Really it is. Why? Because we’re pausing here to take a look at the use of the word important. Rush Limbaugh was criticizing the use of the word by an antique dealer on his show December 1. I posted this fact on the Urban Art & Antiques Facebook page and had a reader respond with the transcript.
“You know, I love this word, ‘important.’ I remember once I found myself in an antique store, and the salesclerk was trying to impress upon me why I should have this particular piece or that, she said, ‘It’s important.’ The first time she said it, ‘Okay, went in one year and out the other,’ and she kept describing other pieces as ‘important.’ I finally said, ‘What’s important about it?’ ‘Well,’ she said, ‘It’s a very important piece.’ ‘Yeah, but why? What’s important about it?’ ‘Well, for its day and age, I mean it was big. It was very, very loved and adored. It was very classic.’ I said, ‘Well, why does it make it important?’ She had no answer. “
So what does this word “important” mean when we use it to talk about antiques? Well, it could be a particularly good example of something. For instance, there was New York chair that went at auction today at Charlton Hall. It was a pretty unusual chair, and I suspected it could be a second period chair. However, there’s one that looks an awful lot like it in Wendy Cooper’s Classical Taste in America. I think perhaps the chair would be “important,” because it was an unusual form even for Phyfe. Likewise an “important” auction would contain some important stuff owned by notable people that hadn’t been on the market for a while.

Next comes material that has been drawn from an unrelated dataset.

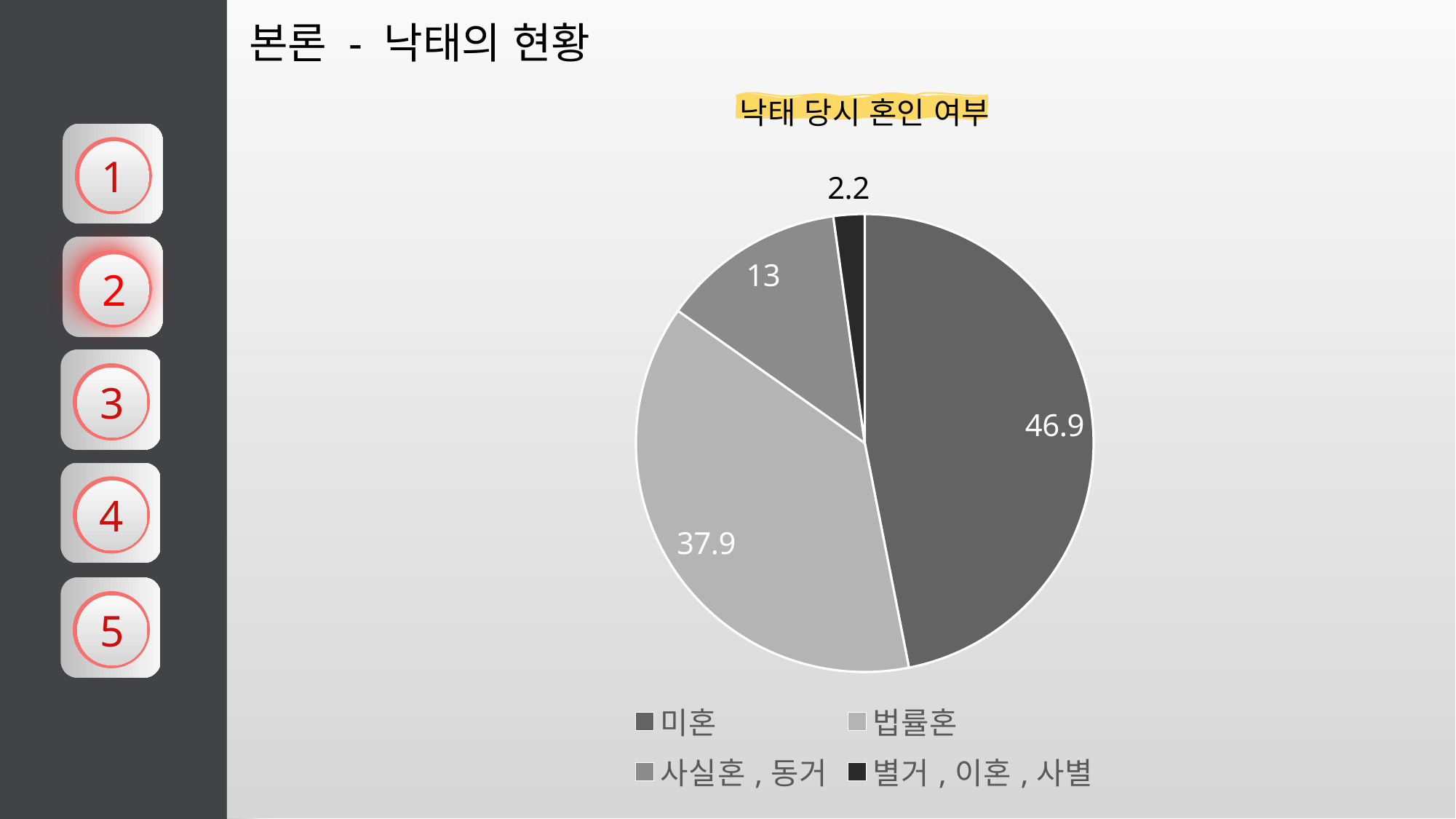
What is the difference between the values for 미혼 and 법률혼? 9 Which is larger, the value for 법률혼 or the value for 사실혼, 동거? 법률혼 What is the value for 법률혼 in the pie chart? 37.9 What is the value for 별거, 이혼, 사별 in the pie chart? 2.2 What is the total of all the values shown in the pie chart? 100 What is the value for 미혼 in the pie chart? 46.9 Which category has the smallest slice in the pie chart? 별거, 이혼, 사별 Which category has the largest slice in the pie chart? 미혼 What is the title of the pie chart? 낙태 당시 혼인 여부 What is the value for 사실혼, 동거 in the pie chart? 13 How many slices does the pie chart have? 4 What type of chart is shown on the slide? pie chart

Important in this reference may be because it’s an early form foreshadowing a stylistic transition.
Christie’s used the word in this press release for the results of a recent paintings auction. Certainly some of these sales prices seem to signify somebody thought these paintings to be important.
In modern art, I don’t think we can say important with as much confidence, but it is used none-the-less. What we think of an important now may seem less important or even insignificant in retrospect.
Before he started on the use of this word, however, Limbaugh was talking about the removal of a video work depicting ants crawling on a crucifix at the National Portrait Gallery. The work by the late David Wojnarowicz might be considered important for a variety of other reasons, one of which may be the fact that it broke new ground. The show on the sexual differences in American portraiture can now perhaps be considered important because it succeeded in upsetting one talk radio host.